> Text shown:
# My G20



## StealthG20 (Oct 16, 2002)

Check out my website and my beautiful G20

CLICK ME!!


----------



## shane (Jul 10, 2002)

Nice lookin' car! I've always been a fan of the G20.


----------



## StealthG20 (Oct 16, 2002)

Thanks Dude, i just thought it would be different to mod one, as barely anyone does...


----------



## JayL1967 (Apr 30, 2002)

I like how the headlights and corners look


----------



## Rittmeister (Jun 29, 2002)

I like the car, but I don't think I'd call it a "stealth" car. You lost the sleeper look with the rims and especially the bumpers. But I like the car...


----------



## SuperblkStalion (Aug 26, 2002)

i swear that has to be the nicest looking G20 i have ever seen. good job on it mate.


----------



## CarloSR (Nov 29, 2002)

Dominiken eh!!!
Nice ride pana.


----------



## ImportCarTuner (Jun 9, 2002)

Phat G20 bro.


----------



## nak1 (May 17, 2002)

damn... that thing is shinier than a bass boat! hahahah.... i like i like.


----------



## StealthG20 (Oct 16, 2002)

Rittmeister said:


> *I like the car, but I don't think I'd call it a "stealth" car. You lost the sleeper look with the rims and especially the bumpers. But I like the car... *


Thanks for the input guys, it helps. In my opinion it does look like a steallth car in person because everything even the tailights are black, the corners the headlights everything, i had gunmetal rims before which made it look even better, but i could ride up to nice dinners in nice places with my girl and such because it looked too sporty, so i sold the wheels and out silver ones on. The bumpers i think add to the look, many people tell me it looks like a drug dealers car, even the last cop that pulled me over. Ill be getting TEIN's soon and the turbo setup is on its way... GTIR manifold & T28 turbo coming soon...


----------



## Niss200SXGTR (May 31, 2002)

pretty cool.. nice molding work


----------



## StealthG20 (Oct 16, 2002)

CarloSR said:


> *Dominiken eh!!!
> Nice ride pana. *


You too bro, when i head to DR ill let you know, i want to see your car in person, liking the euro plate, i got one done in Spain that says RacerX (real one too) but the car is not worthy yet to take that name. I want Americo's lights!!


----------

> Source material:

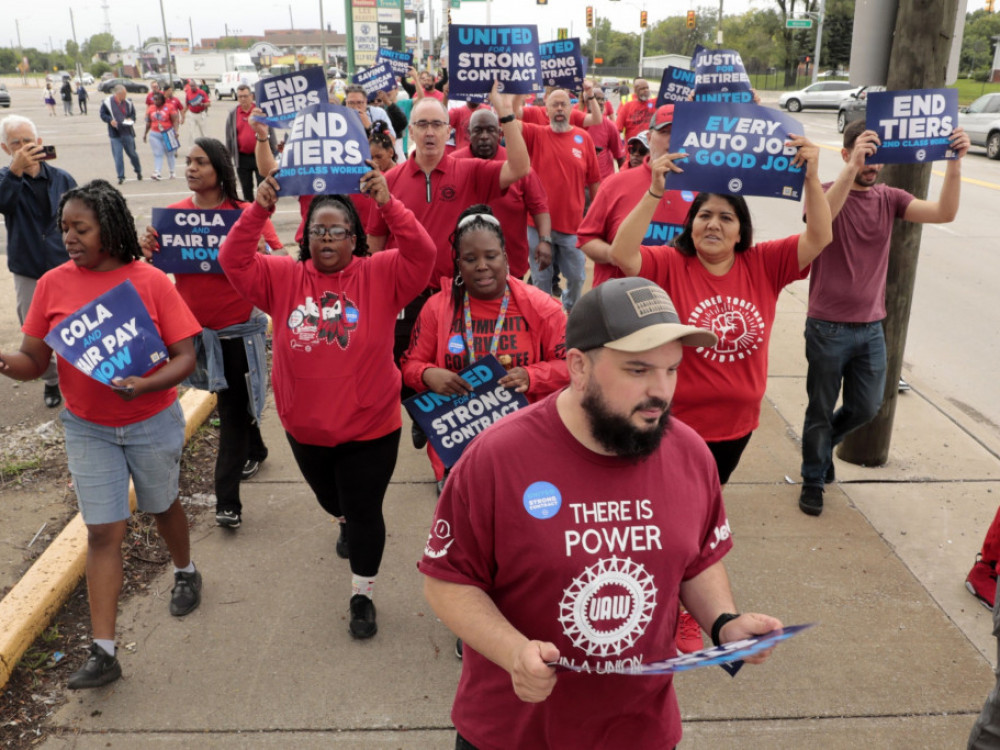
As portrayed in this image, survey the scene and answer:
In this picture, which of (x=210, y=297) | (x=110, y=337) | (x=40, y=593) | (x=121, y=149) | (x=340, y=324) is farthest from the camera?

> What is asked: Reproduce the part of the G20 forum thread that begins at the words "Thanks for the" and stops after "(May 31, 2002)". The data comes from a different source than the G20 forum thread.

> Expected output:
Thanks for the input guys, it helps. In my opinion it does look like a steallth car in person because everything even the tailights are black, the corners the headlights everything, i had gunmetal rims before which made it look even better, but i could ride up to nice dinners in nice places with my girl and such because it looked too sporty, so i sold the wheels and out silver ones on. The bumpers i think add to the look, many people tell me it looks like a drug dealers car, even the last cop that pulled me over. Ill be getting TEIN's soon and the turbo setup is on its way... GTIR manifold & T28 turbo coming soon...


----------



## Niss200SXGTR (May 31, 2002)